Genetics and bone. Using the mouse to understand man

Abstract

The rationale for use of inbred strains of mice in bone research is well recognized and includes: a) practical factors (economics of scale, rapid development of adult status, pre-existing knowledge, down-sized technologies) and b) proven methodologies for genetic studies (polygenic trait analyses, mapping tools, genomic sequencing, methods for gene manipulation).
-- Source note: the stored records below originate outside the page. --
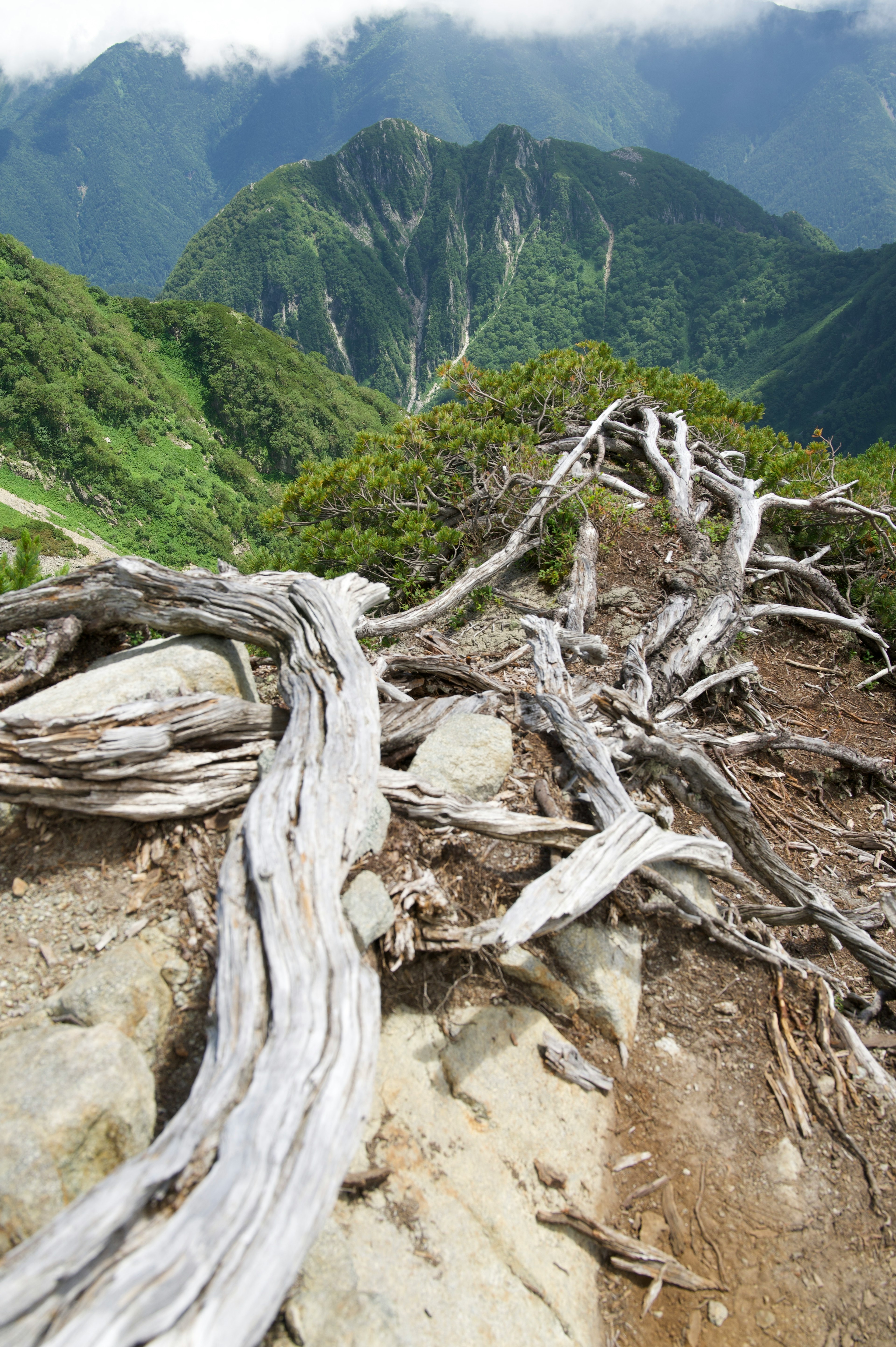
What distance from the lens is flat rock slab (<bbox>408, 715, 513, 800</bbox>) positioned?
220 inches

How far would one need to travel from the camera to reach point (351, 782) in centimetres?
462

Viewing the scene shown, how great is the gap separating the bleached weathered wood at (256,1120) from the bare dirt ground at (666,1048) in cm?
80

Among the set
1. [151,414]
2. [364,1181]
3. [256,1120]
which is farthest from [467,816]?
[151,414]

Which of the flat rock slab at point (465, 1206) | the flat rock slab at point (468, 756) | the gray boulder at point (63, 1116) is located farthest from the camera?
the flat rock slab at point (468, 756)

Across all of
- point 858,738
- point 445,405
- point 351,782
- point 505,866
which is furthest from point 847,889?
point 445,405

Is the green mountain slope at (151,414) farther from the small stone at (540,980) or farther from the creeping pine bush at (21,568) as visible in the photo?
the small stone at (540,980)

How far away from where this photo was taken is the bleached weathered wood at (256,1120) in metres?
2.25

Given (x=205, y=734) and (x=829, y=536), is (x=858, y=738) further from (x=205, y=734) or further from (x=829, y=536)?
(x=205, y=734)

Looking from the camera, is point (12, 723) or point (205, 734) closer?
point (12, 723)

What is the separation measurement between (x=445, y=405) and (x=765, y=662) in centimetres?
915

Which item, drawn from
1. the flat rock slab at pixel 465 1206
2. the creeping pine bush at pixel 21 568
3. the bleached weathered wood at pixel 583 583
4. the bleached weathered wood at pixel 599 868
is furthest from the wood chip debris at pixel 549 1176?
the creeping pine bush at pixel 21 568

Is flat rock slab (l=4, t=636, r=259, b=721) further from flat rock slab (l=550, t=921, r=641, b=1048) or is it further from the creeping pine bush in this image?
flat rock slab (l=550, t=921, r=641, b=1048)

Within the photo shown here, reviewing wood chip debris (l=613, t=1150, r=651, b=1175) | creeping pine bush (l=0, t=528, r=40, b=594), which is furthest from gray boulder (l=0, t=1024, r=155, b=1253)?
creeping pine bush (l=0, t=528, r=40, b=594)

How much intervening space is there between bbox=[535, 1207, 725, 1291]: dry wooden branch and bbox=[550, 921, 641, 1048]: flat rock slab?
1142 mm
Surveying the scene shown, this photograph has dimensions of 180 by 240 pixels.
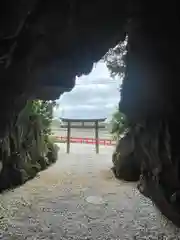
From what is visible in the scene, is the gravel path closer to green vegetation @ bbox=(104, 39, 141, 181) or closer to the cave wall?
green vegetation @ bbox=(104, 39, 141, 181)

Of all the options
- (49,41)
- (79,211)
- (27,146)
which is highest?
(49,41)

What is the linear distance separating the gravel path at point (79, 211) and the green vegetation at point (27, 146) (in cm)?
35

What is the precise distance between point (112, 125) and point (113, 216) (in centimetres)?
503

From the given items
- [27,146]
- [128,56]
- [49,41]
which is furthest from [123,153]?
[49,41]

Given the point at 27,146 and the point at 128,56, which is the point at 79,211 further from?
the point at 27,146

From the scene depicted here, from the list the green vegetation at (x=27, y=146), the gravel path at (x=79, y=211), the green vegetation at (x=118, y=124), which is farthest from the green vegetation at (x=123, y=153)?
the green vegetation at (x=27, y=146)

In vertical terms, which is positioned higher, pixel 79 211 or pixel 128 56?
pixel 128 56

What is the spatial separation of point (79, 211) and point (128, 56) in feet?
8.91

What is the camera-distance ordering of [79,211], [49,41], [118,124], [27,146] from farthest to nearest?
[118,124] → [27,146] → [79,211] → [49,41]

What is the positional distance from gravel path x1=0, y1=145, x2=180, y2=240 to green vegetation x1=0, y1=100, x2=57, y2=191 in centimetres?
35

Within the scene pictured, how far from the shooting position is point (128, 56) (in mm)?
4312

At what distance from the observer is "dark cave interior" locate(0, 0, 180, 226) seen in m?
3.58

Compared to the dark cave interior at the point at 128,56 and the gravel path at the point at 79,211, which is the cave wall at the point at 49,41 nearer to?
the dark cave interior at the point at 128,56

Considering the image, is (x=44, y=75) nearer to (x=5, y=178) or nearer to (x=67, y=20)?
(x=67, y=20)
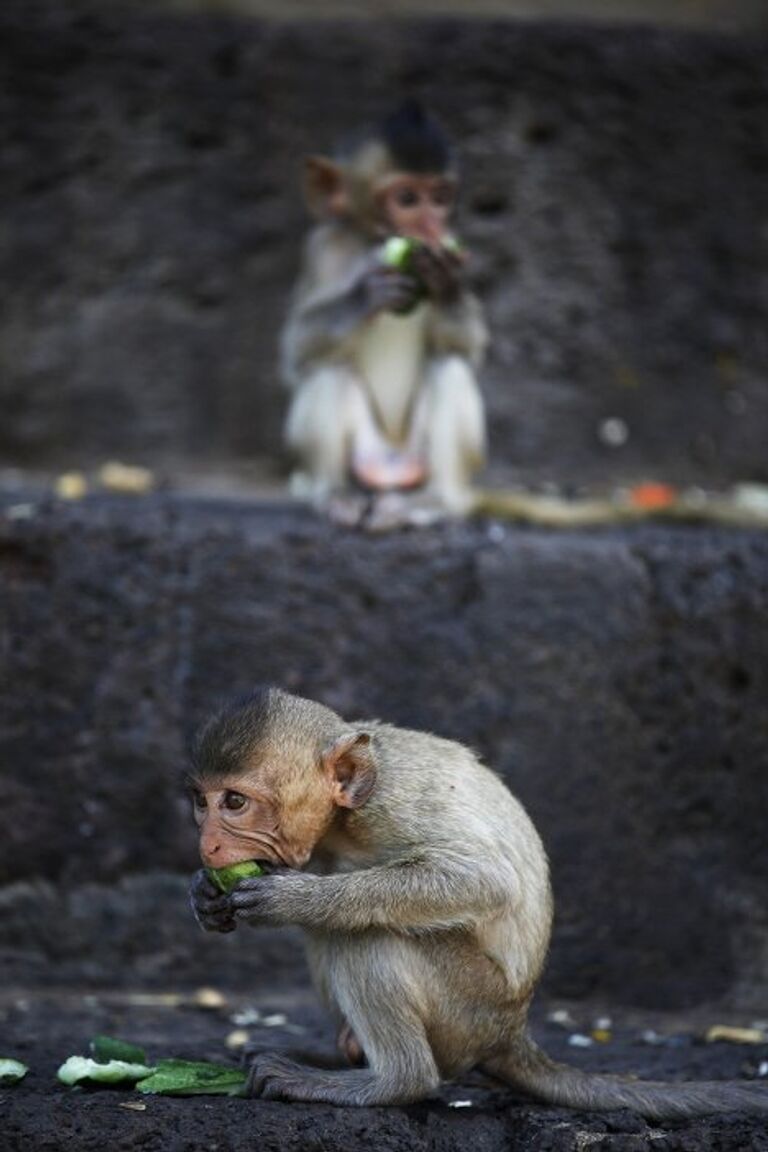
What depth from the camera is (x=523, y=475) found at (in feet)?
34.1

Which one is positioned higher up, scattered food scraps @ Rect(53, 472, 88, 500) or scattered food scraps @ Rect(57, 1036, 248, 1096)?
scattered food scraps @ Rect(53, 472, 88, 500)

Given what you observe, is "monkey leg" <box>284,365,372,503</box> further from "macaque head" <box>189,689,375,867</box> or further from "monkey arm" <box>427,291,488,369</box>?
"macaque head" <box>189,689,375,867</box>

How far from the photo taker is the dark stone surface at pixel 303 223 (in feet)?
32.9

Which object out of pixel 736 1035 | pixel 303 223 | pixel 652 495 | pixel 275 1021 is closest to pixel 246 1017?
pixel 275 1021

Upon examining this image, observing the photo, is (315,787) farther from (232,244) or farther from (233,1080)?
(232,244)

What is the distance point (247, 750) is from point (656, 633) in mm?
2955

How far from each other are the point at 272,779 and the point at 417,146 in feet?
13.3

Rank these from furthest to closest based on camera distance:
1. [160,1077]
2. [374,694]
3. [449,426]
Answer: [449,426], [374,694], [160,1077]

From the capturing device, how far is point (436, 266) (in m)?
8.12

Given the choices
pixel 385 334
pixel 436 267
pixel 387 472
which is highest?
pixel 436 267

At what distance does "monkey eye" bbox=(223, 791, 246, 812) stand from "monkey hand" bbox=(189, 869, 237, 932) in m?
0.20

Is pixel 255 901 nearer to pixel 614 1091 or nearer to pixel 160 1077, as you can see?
pixel 160 1077

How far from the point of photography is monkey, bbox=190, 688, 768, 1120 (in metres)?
4.93

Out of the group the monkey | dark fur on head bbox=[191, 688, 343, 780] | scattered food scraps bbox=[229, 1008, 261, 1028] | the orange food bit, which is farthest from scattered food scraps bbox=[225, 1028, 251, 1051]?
the orange food bit
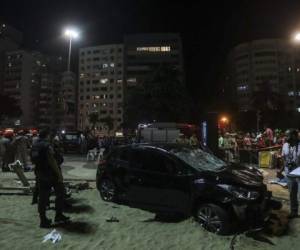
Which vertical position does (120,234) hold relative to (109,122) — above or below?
below

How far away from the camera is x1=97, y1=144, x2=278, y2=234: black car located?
7.10 meters

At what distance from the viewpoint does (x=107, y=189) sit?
10.1 metres

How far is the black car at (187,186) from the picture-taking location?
23.3 ft

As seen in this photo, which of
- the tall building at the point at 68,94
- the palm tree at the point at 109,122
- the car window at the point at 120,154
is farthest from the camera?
the tall building at the point at 68,94

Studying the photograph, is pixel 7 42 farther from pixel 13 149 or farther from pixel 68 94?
pixel 13 149

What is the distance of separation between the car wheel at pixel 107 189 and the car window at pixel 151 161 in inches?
44.6

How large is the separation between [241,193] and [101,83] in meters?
144

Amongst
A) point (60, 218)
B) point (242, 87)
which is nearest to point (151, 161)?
point (60, 218)

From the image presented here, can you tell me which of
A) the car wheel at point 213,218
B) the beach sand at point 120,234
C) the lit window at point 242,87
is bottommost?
the beach sand at point 120,234

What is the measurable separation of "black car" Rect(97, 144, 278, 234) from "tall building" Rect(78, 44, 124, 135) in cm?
13368

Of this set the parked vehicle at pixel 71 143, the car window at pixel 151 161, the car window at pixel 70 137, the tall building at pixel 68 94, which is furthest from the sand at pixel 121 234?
the tall building at pixel 68 94

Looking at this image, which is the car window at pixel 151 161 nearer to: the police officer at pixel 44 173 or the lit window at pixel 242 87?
the police officer at pixel 44 173

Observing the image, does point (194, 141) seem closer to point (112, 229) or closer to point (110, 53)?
point (112, 229)

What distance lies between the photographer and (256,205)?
707cm
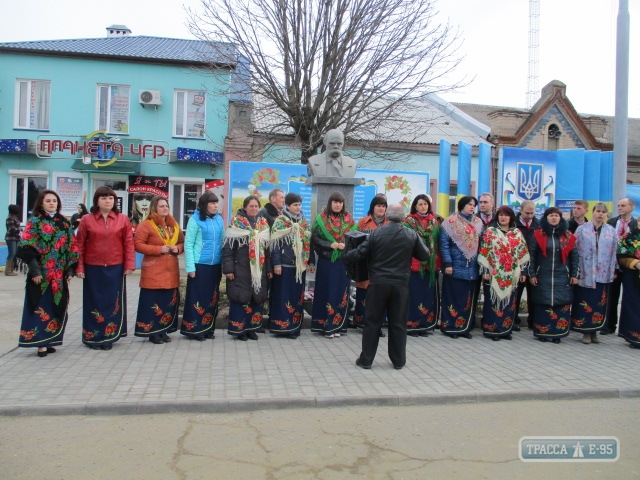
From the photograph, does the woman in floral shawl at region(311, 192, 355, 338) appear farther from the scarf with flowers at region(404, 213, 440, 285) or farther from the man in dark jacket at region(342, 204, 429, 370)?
the man in dark jacket at region(342, 204, 429, 370)

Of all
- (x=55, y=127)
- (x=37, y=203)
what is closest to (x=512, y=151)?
(x=37, y=203)

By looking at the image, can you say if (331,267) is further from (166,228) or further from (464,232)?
(166,228)

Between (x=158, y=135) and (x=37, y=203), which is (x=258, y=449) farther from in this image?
A: (x=158, y=135)

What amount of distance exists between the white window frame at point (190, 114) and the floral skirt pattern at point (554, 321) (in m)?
14.1

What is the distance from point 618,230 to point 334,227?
155 inches

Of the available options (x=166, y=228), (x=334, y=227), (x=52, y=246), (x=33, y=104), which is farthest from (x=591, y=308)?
(x=33, y=104)

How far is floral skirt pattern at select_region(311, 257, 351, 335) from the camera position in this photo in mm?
7422

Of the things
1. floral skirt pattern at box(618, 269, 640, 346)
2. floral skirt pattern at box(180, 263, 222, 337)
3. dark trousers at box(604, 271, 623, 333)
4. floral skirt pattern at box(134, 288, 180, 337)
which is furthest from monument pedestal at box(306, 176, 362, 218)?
dark trousers at box(604, 271, 623, 333)

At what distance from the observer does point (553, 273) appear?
24.9ft

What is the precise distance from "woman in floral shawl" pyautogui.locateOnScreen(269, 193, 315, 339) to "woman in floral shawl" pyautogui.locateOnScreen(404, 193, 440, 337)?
58.5 inches

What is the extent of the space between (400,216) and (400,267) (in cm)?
53

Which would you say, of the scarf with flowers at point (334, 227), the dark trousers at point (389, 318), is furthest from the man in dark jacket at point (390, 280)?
the scarf with flowers at point (334, 227)

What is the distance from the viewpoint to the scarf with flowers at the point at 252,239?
7.03m

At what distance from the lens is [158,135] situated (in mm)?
18922
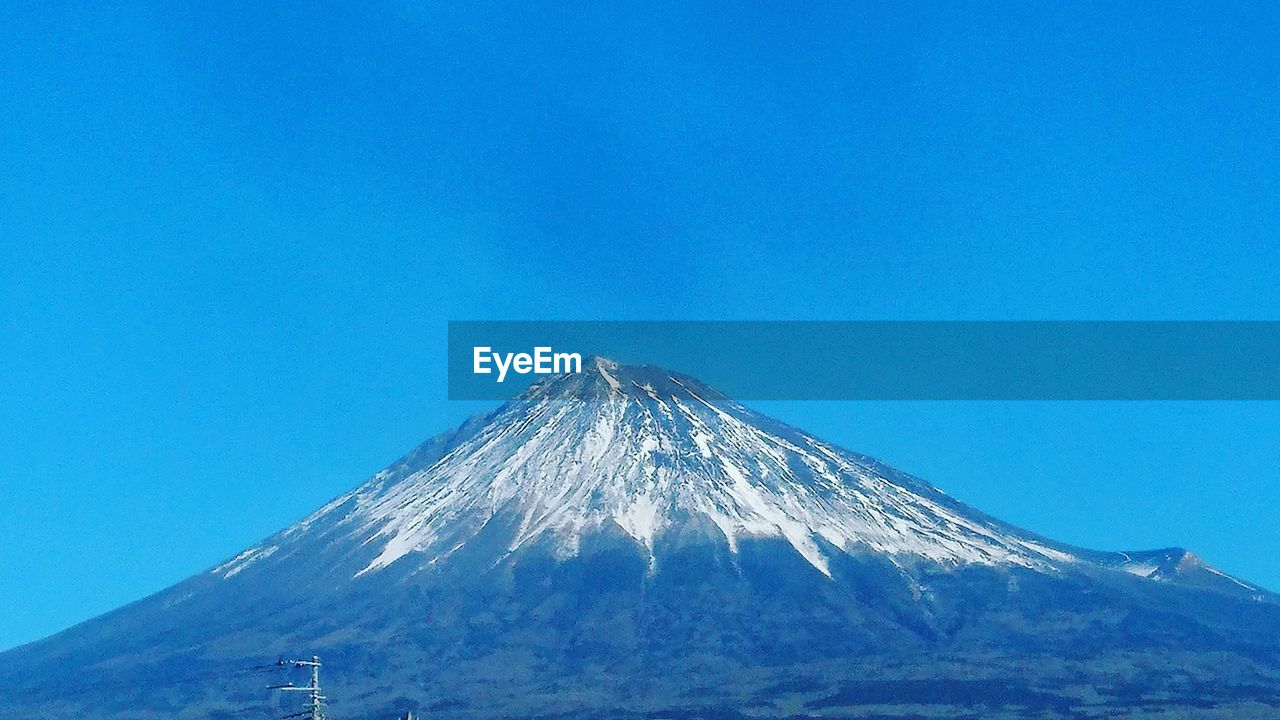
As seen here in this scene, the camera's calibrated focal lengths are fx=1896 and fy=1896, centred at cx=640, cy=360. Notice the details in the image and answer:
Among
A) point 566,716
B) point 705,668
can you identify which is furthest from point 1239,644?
point 566,716

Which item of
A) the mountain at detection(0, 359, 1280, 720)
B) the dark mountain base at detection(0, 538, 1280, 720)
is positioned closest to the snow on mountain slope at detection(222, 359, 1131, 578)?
the mountain at detection(0, 359, 1280, 720)

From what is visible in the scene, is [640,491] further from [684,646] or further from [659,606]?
[684,646]

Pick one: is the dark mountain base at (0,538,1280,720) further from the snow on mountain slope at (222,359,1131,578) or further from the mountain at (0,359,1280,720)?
the snow on mountain slope at (222,359,1131,578)

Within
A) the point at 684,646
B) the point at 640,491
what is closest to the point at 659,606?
the point at 684,646

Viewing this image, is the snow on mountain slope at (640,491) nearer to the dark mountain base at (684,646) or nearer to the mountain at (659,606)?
the mountain at (659,606)

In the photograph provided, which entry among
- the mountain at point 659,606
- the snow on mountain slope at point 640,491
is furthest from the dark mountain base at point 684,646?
the snow on mountain slope at point 640,491

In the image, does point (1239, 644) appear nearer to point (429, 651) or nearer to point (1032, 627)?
point (1032, 627)
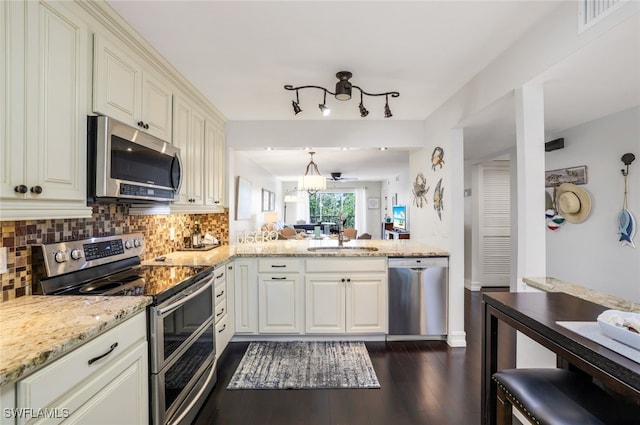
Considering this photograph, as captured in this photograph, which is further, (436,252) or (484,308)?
A: (436,252)

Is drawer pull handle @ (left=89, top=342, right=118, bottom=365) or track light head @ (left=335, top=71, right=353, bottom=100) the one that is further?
track light head @ (left=335, top=71, right=353, bottom=100)

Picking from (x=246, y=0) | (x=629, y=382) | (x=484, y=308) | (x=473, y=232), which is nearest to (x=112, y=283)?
(x=246, y=0)

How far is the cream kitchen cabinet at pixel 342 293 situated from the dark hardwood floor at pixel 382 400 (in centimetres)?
44

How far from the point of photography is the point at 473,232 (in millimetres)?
4824

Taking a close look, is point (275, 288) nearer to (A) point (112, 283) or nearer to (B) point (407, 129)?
(A) point (112, 283)

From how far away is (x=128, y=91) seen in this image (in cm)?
177

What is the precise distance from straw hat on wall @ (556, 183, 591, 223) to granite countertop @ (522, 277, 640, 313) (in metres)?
1.66

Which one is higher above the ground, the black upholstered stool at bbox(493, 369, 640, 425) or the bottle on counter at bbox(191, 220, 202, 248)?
the bottle on counter at bbox(191, 220, 202, 248)

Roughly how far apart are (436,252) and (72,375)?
2.86m

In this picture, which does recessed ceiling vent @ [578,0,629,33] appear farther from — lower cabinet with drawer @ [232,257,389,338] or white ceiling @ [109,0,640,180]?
lower cabinet with drawer @ [232,257,389,338]

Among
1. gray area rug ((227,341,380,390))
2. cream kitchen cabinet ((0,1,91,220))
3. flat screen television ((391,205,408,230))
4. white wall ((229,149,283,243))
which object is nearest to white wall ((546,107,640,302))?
gray area rug ((227,341,380,390))

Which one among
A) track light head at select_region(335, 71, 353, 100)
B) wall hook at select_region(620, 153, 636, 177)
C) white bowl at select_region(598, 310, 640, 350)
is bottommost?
white bowl at select_region(598, 310, 640, 350)

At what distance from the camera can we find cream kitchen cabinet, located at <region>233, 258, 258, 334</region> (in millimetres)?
2988

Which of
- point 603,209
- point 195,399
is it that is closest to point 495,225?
point 603,209
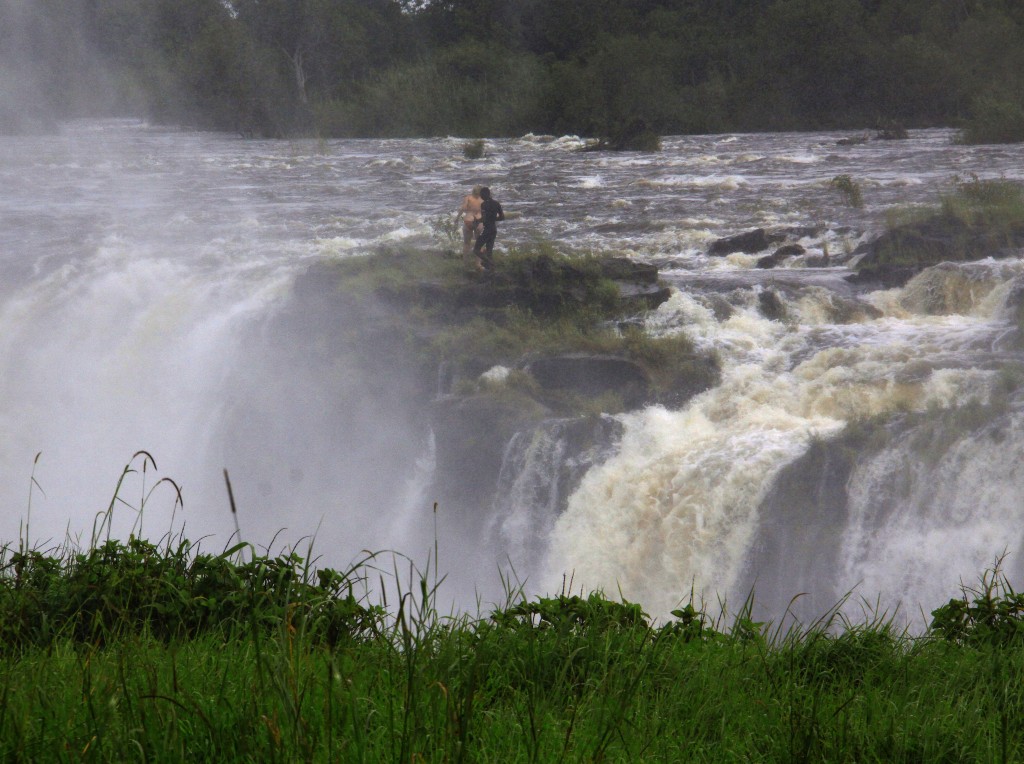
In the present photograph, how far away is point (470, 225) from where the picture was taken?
378 inches

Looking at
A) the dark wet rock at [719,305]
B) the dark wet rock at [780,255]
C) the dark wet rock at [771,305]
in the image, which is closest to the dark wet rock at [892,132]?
the dark wet rock at [780,255]

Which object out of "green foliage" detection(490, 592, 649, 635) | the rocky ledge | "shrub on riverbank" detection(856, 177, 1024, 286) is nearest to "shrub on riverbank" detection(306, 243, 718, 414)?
the rocky ledge

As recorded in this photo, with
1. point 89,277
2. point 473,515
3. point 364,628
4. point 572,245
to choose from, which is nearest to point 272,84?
point 89,277

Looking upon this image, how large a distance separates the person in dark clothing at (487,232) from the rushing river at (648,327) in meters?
0.48

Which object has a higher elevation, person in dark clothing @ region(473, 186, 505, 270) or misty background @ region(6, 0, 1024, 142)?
misty background @ region(6, 0, 1024, 142)

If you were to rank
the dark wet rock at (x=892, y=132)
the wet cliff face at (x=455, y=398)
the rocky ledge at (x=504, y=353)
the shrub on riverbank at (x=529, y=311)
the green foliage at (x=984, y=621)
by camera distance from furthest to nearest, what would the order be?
the dark wet rock at (x=892, y=132)
the shrub on riverbank at (x=529, y=311)
the rocky ledge at (x=504, y=353)
the wet cliff face at (x=455, y=398)
the green foliage at (x=984, y=621)

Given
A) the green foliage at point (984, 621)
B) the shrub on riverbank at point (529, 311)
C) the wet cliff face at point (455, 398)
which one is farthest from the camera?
the shrub on riverbank at point (529, 311)

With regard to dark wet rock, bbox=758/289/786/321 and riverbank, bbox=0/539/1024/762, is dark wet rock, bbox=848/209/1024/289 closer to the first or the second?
dark wet rock, bbox=758/289/786/321

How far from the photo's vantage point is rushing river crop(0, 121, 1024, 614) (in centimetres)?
607

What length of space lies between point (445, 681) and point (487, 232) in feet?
25.6

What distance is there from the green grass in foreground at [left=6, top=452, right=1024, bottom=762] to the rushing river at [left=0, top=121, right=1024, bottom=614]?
0.48 m

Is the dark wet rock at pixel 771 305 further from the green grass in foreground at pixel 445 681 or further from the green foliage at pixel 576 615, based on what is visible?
the green foliage at pixel 576 615

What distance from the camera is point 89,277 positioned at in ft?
36.4

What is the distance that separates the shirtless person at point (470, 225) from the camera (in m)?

Initial investigations of inbred strains of mice showed that femoral and lumbar vertebral volumetric bone mineral density (BMD, mg/mm(3)) by pQCT varied in excess of 50% for femurs and 9% in vertebral BMD. Two strains - low BMD C57BL/6J (B6) mice and high BMD C3H/HeJ (C3H) - were investigated for insights to their BMD diversity. B6C3F2 females derived from intercrossing B6C3F1s were raised to adult skeletal status at 4 months, then necropsied for phenotyping of bone and genotyping of genomic DNA. 1000 F2 females were genotyped for PCR product polymorphisms on all 19 autosomes at approximately 15 cM. Genome wide analyses for genotype-phenotype correlations showed 10 chromosomes (Chrs) carried genes for femoral and 7 Chrs for vertebral BMD. LOD scores ranged from 2.90 to 24.4, and percent of F2 variance accounted for ranged from 1 to 10%. Analyses of main effects revealed both dominant-recessive and additive inheritance patterns. Both progenitor strains carried alleles with positive and negative effects on BMD of each bone sites. A remarkable array of additonal skeletal phenotypes (femur and vertebral geometry, strength measures, serum markers) also proved polygenic in nature, with complex segregation patterns. Verification of BMD quantitative trait loci (QTLs) was undertaken by creating congenic B6 strains carrying individual QTL regions from C3H. Following 6 cycles of backcrossing a QTL-containing region from C3H to the B6 strain, N6F2 congenic strain mice were aged to 4 months, then genotyped for the QTL region and phenotyped for skeletal traits. Comparison of mice homozygous for C3H alleles versus homozygous for B6 alleles in the QTL regions showed that femoral BMD increased or decreased significantly in congenic strains, as was predicted from F2 data. Gender differences specific to BMD QTLs have been revealed, as have more than 30 additional phenotypes associated with cortical and trabecular structural parameters and biomechanical properties.